Fees and interest.
1) You pay a lot of fees on buying/selling a house
2) Depending on your mortgage, you will most likely spend the first few years simply paying the interest but not actually paying down your debt.
3) The current market value of the house
4) Capital gains taxes of your country
The first two of these factors *usually* combine to mean that you haven’t built up any margin of equity in the house (assuming the house hasn’t appreciated or depreciated in value).
But the third factor is your wildcard here.
– If the value of your house has increased significantly enough to negate the first two factors (i.e. you can pay the selling fees and pay off your mortgage and either walk away breaking even or with a profit). In that case, sell your house whenever you want to.

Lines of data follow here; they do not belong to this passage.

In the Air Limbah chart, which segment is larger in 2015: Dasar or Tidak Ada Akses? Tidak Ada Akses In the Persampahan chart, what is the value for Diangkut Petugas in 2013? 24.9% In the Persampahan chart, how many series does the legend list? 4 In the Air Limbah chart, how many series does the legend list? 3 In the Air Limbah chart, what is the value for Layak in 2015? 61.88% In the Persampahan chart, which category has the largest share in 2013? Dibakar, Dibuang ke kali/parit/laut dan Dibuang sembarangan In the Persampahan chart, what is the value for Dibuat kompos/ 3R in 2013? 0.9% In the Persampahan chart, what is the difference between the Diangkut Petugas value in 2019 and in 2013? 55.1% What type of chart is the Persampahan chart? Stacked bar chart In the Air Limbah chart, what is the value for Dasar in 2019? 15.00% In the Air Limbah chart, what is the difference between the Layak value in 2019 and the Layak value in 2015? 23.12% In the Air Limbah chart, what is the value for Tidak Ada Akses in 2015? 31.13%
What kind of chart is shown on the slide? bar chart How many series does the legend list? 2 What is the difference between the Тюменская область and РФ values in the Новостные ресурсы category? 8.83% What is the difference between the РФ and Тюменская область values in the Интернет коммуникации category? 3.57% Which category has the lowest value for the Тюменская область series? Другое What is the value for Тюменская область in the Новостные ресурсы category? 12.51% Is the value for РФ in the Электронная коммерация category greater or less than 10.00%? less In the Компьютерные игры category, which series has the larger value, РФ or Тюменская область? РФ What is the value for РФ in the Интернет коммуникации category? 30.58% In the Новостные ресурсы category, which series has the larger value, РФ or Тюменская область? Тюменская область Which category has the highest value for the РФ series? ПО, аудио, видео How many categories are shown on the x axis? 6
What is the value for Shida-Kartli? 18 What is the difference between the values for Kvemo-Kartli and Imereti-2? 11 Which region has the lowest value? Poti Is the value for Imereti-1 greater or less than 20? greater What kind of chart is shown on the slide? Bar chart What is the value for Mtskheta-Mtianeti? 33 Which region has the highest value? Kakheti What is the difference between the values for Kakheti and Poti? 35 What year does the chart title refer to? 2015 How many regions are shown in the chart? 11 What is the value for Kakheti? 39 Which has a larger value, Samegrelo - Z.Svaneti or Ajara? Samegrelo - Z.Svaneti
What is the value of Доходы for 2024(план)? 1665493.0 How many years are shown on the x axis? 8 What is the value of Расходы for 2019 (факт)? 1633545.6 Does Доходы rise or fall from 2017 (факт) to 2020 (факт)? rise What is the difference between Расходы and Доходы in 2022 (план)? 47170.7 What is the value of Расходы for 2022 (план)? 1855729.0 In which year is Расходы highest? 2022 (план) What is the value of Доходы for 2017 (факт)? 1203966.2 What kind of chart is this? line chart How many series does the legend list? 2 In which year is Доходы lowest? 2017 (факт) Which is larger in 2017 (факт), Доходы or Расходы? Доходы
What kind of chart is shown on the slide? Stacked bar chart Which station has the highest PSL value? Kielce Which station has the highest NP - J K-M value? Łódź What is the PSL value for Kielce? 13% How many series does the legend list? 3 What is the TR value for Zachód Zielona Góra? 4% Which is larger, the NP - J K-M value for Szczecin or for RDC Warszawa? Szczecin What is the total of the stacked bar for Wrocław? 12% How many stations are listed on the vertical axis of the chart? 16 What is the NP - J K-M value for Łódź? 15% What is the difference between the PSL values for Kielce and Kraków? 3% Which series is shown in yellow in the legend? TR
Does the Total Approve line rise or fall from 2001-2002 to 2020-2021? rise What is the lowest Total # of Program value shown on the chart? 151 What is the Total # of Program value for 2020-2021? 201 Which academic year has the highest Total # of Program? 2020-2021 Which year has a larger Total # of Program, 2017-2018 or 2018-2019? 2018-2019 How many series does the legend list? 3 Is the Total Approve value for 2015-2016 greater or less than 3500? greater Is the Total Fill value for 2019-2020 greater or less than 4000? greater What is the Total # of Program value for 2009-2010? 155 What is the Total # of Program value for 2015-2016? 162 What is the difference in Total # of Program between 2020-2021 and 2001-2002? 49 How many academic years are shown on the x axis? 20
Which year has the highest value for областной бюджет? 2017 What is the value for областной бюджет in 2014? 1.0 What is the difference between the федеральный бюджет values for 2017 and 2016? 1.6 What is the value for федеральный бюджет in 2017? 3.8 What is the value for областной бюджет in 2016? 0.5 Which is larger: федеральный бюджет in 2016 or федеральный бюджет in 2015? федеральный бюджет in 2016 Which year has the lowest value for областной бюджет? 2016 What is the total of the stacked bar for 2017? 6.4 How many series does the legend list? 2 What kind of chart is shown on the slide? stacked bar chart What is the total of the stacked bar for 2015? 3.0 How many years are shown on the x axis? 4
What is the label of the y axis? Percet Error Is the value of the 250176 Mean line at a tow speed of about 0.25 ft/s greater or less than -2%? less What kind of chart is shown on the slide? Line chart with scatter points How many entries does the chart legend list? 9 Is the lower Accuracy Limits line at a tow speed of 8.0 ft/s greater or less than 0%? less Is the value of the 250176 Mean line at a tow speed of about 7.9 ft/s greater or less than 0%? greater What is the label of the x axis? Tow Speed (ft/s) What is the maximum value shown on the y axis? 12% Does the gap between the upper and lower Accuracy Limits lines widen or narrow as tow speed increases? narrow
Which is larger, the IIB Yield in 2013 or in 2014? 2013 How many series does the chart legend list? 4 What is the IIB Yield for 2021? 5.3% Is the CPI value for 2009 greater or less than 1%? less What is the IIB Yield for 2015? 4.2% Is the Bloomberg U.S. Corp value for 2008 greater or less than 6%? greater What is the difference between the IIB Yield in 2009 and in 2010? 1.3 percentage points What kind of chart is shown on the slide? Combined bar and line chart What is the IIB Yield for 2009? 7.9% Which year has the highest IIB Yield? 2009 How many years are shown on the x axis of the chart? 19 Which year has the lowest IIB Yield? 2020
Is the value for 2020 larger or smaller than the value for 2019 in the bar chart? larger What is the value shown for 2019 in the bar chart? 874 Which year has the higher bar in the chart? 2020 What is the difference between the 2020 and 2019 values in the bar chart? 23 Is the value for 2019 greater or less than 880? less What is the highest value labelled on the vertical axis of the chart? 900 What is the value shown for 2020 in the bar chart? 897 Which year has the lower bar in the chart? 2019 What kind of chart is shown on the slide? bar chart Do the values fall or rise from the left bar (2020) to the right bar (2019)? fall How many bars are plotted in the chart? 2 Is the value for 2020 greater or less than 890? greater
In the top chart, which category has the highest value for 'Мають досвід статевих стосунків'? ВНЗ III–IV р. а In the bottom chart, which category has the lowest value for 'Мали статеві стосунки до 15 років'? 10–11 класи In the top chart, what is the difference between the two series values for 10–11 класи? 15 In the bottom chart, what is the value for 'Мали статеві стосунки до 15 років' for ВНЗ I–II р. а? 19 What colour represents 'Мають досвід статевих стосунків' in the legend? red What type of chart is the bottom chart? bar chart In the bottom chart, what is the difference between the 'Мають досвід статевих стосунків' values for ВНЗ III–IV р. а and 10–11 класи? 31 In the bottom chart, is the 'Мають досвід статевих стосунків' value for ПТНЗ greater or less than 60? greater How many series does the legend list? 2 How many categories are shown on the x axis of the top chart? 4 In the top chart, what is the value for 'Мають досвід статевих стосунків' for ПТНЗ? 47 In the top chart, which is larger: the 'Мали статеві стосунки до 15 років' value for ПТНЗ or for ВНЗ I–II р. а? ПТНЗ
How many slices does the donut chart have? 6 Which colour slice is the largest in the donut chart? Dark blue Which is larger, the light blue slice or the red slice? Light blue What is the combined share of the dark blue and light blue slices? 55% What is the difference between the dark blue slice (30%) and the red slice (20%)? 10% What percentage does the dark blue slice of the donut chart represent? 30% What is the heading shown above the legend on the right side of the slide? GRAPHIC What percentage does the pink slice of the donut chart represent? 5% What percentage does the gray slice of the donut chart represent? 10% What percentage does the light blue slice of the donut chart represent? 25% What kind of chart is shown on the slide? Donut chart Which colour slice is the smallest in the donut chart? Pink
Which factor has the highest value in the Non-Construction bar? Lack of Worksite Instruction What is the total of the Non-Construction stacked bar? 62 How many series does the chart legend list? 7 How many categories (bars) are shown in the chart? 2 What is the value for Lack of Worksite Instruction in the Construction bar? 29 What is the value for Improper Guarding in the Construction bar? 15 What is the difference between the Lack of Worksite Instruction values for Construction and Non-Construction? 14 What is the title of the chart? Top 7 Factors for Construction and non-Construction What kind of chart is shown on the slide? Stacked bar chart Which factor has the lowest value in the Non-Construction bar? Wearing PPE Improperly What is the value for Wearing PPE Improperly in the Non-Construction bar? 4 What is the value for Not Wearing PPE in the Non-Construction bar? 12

The very next day if you want (assuming 4 isn’t going to be an issue).
– if the value of your house has remained unchanged or dropped to the point you cannot pay everything off, well, you’re stuck with a house unless you are willing to take a loss.
Now I haven’t really mentioned (4) up to now. But if you are buying and selling houses for investment, etc., you may fall foul of your country’s capital gains taxes which usually try to tax you on the profit you make from selling your house. This may or may not apply to you depending on your country, how long you keep the house, whether you choose to live in it or not, etc.
So, in general, folks don’t buy and sell houses quickly due to most of these factors making it a financially bad idea.